Almost every device today has embedded software inside. Such firmware provides almost all necessary functionality. Because firmware can be changed, bugs and limitations can be addressed and new features can be added without having to replace hardware. Firmware updates can be made in various ways, for example by having a user provide an update to the device by inserting a USB storage device. Updates can be provided in the form of a complete replacement firmware or in the form of limited changes to particular aspects of the firmware, for example replacing a single file or a certain number of bytes in the firmware.
In client-server configurations, such as television set-top boxes connected to a central server, firmware updates on the clients can be managed centrally. The server can transmit firmware updates to each client system, avoiding the user the hassle of having to do so manually. The server can keep track of which previous updates have been provided where, to ensure each client system receives the right new updates.
One important aspect of firmware is its performance. Firmware runs in a constrained environment; typically the hardware platform has limited memory, storage and/or processing capacity compared to general purpose computing platforms such as desktop computers or laptops. Thus, optimizing the firmware for the best performance in such a constrained environment is an important technical problem.
One known manner of addressing this problem is to employ statistics on the usage of certain software functions in the firmware in a predetermined time period. These statistics allow the identification of more and less relevant functions. For example, statistics can reveal that a particular function is used very frequently or that a particular function is often invoked together with another function.
These statistics may differ from user to user. For example, one user may often watch TV channels using the Electronic Program Guide (EPG) on the set-top box to select them, while another may prefer to use the box to play games or browse the Internet. These users would have very different function usage statistics. In addition, statistics may change from time to time, both in the short term and in the long term. In the short term, e.g. over a couple of days, usage may change e.g. from incidental watching of short programs during the work week to more intensive use in the weekend. In the long term, usage may change e.g. from passively watching children's shows to actively using games and interactive features.
Given these statistics it becomes possible to identify functions that are more relevant than others and to issue updates to the firmware addressing those functions to improve the functioning of the firmware. For example, a frequently-used function can be optimized to run faster, or provided with a pre-loading or caching feature. A function that is not used frequently anymore could have such features removed, or be moved to a separately-loadable module to make memory available for more frequently used functions. Two functions often used together could be integrated into a single module.
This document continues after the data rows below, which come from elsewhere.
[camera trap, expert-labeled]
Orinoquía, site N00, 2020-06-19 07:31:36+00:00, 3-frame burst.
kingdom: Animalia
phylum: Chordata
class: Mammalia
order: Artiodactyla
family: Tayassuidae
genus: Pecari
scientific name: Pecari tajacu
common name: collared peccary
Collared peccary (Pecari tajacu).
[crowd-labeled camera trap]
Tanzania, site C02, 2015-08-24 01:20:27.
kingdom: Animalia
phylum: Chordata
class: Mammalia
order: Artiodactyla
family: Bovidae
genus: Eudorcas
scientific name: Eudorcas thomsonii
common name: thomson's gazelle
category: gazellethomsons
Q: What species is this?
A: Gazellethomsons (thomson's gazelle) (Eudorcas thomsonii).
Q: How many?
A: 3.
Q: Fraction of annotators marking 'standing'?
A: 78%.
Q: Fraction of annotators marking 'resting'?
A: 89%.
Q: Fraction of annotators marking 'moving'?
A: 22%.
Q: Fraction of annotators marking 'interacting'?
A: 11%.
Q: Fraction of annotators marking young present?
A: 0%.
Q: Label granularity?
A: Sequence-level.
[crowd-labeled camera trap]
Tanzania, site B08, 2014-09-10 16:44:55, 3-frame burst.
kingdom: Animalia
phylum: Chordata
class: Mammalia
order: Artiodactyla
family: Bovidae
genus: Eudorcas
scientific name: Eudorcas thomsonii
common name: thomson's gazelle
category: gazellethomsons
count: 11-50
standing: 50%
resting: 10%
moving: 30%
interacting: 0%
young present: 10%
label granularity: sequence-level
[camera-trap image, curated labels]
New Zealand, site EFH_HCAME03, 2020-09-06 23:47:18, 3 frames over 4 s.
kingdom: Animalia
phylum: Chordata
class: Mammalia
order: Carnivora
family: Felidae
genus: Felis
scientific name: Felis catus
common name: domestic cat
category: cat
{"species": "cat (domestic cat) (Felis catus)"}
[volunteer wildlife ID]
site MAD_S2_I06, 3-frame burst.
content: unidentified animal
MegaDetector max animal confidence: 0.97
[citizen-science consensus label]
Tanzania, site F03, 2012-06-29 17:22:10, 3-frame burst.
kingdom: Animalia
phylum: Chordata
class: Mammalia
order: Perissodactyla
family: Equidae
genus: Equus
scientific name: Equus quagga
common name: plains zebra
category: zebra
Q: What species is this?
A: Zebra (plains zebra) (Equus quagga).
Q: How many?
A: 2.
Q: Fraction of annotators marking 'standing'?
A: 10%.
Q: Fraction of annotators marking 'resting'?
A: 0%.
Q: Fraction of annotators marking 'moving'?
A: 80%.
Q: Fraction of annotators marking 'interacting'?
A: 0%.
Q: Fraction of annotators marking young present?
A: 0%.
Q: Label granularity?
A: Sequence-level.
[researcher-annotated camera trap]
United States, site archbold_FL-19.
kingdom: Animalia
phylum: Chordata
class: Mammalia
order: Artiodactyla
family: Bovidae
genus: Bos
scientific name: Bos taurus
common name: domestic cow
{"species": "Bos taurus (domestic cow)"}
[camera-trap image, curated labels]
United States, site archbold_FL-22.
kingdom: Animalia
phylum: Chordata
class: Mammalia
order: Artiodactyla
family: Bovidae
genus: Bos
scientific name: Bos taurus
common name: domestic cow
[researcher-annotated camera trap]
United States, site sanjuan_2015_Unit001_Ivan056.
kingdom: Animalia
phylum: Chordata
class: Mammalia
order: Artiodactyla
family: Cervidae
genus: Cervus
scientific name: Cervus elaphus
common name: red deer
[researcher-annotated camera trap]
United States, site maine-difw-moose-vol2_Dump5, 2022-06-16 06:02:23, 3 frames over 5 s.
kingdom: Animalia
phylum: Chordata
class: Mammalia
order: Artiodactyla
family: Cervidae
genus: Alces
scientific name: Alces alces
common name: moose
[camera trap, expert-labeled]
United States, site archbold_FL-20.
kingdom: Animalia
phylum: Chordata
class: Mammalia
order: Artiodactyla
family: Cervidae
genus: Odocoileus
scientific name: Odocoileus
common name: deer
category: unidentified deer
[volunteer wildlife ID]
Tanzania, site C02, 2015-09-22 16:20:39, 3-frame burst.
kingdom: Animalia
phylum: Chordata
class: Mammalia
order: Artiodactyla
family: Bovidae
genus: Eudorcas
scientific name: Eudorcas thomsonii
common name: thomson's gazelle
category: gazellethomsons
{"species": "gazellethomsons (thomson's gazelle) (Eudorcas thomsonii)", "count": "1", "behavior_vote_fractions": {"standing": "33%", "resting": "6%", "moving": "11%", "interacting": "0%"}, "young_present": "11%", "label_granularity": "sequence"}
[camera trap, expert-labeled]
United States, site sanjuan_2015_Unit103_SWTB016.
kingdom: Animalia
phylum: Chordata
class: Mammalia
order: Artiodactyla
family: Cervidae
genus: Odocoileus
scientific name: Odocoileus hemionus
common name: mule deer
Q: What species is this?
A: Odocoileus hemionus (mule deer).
In some applications, it is desirable to issue very frequent updates, e.g. every few days, containing relatively small changes. This requires a constant delivery of function usage statistics. This could be a problem, as the return channel from client to server system is typically low-bandwidth. The statistics thus would not arrive in time, or only limited statistics could be provided. Therefore a technical problem is how to reduce the amount of data in the function usage statistics without loss of information.